Let’s now play around with the transformations. We will look at square root and log transformations on both the dependent and independent variables.

Square root on the response:

mod2<-lm(sqrt(Distance)~Speed)
plot(mod2)

Square root on both response and predictor:

mod3<-lm(sqrt(Distance)~sqrt(Speed))
plot(mod3)

Log on response:

mod4<-lm(log(Distance)~Speed)
plot(mod4)

Log on response and predictor:

mod5<-lm(log(Distance)~log(Speed))
plot(mod5)

We can clearly see that our first transformation, square root on the response, had the best effect. The curves are all straightened out - everything looks nice!

By using this model instead of our original model, we will more accurately be able to model the relationship between distance and speed.

Outliers and Influential Points

A point can be an outlier but not influential, as long as the point is only an outlier in the x direction. In other words, the point is still on trend.

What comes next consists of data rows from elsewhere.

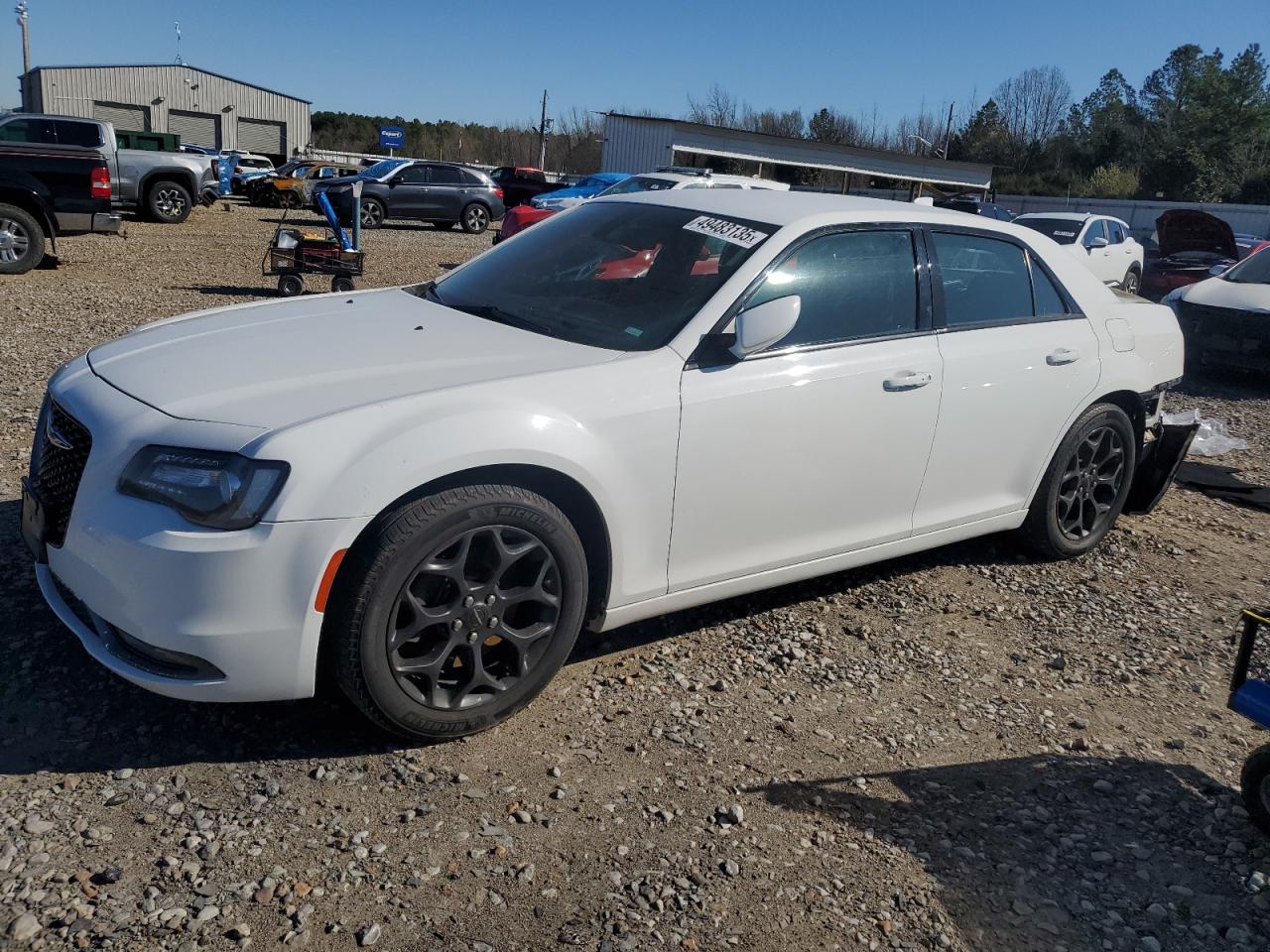 CHRYSLER 300 S 2019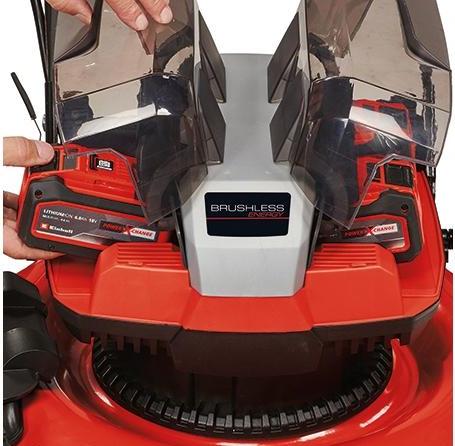 Immagine prodotto Einhell GE-CM 36/48 Li M Solo (Batteria ricaricabile)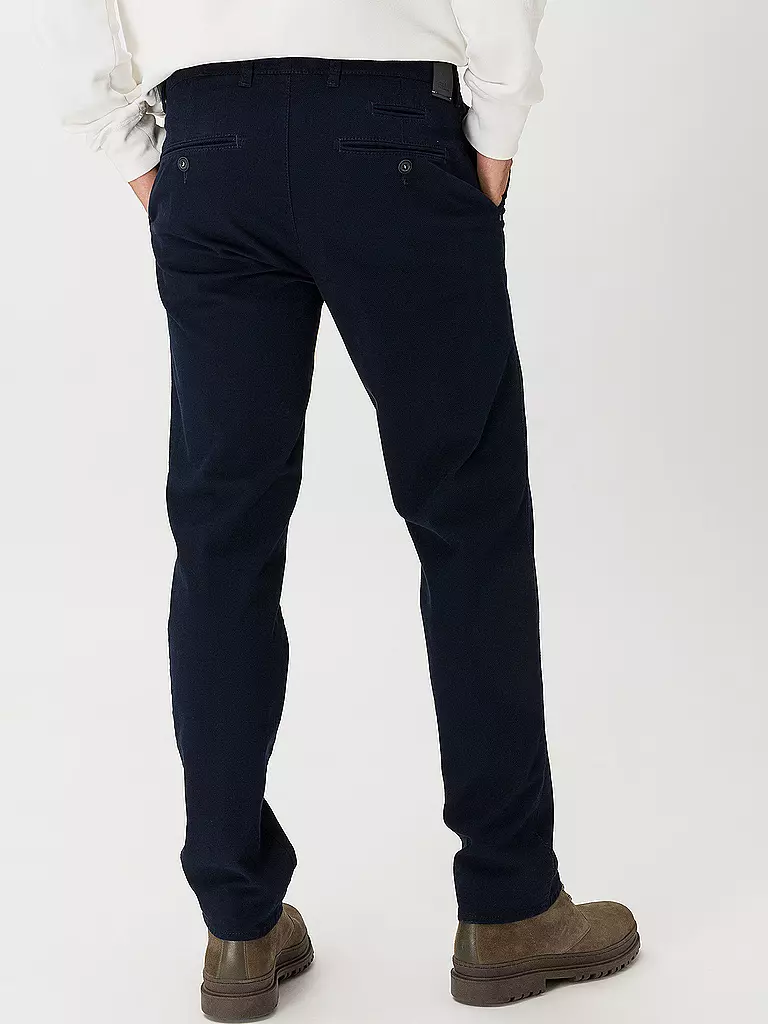 BRAX | Chino Modern Fit FABIO | blau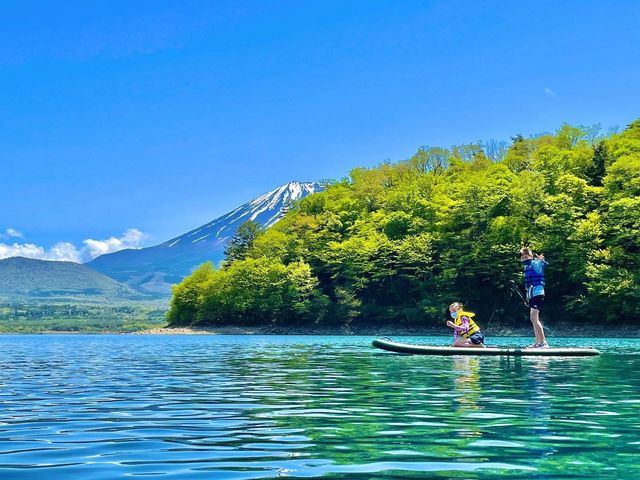 Kawaguchiko Outdoor Guide�̎ʐ^1
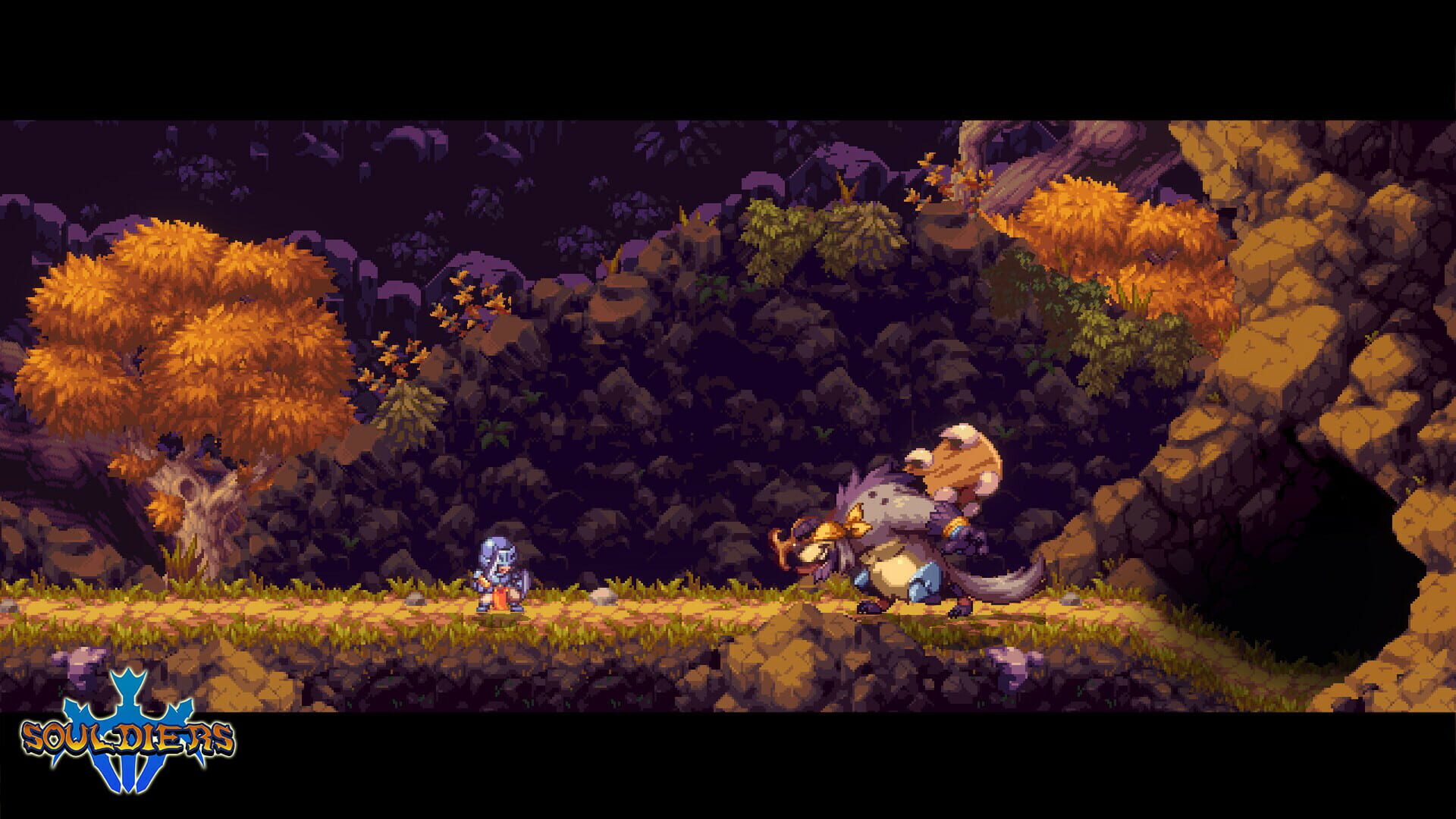 Screenshot for Souldiers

However, the point becomes an influential point when it’s an outlier in the y direction.

We can find these influencial points by calculating the studentized residual. If the absolute value of this is great than 2, then we need to pay extra attention.

Once we’ve determined our outliers, there are a few things we can do to deal with them. If they’re clearly wrong, we can delete them. If they are correctly measured and entered, then we need to find out what happened with that data.

Or maybe we are missing a predictor that would account for the outlier’s difference!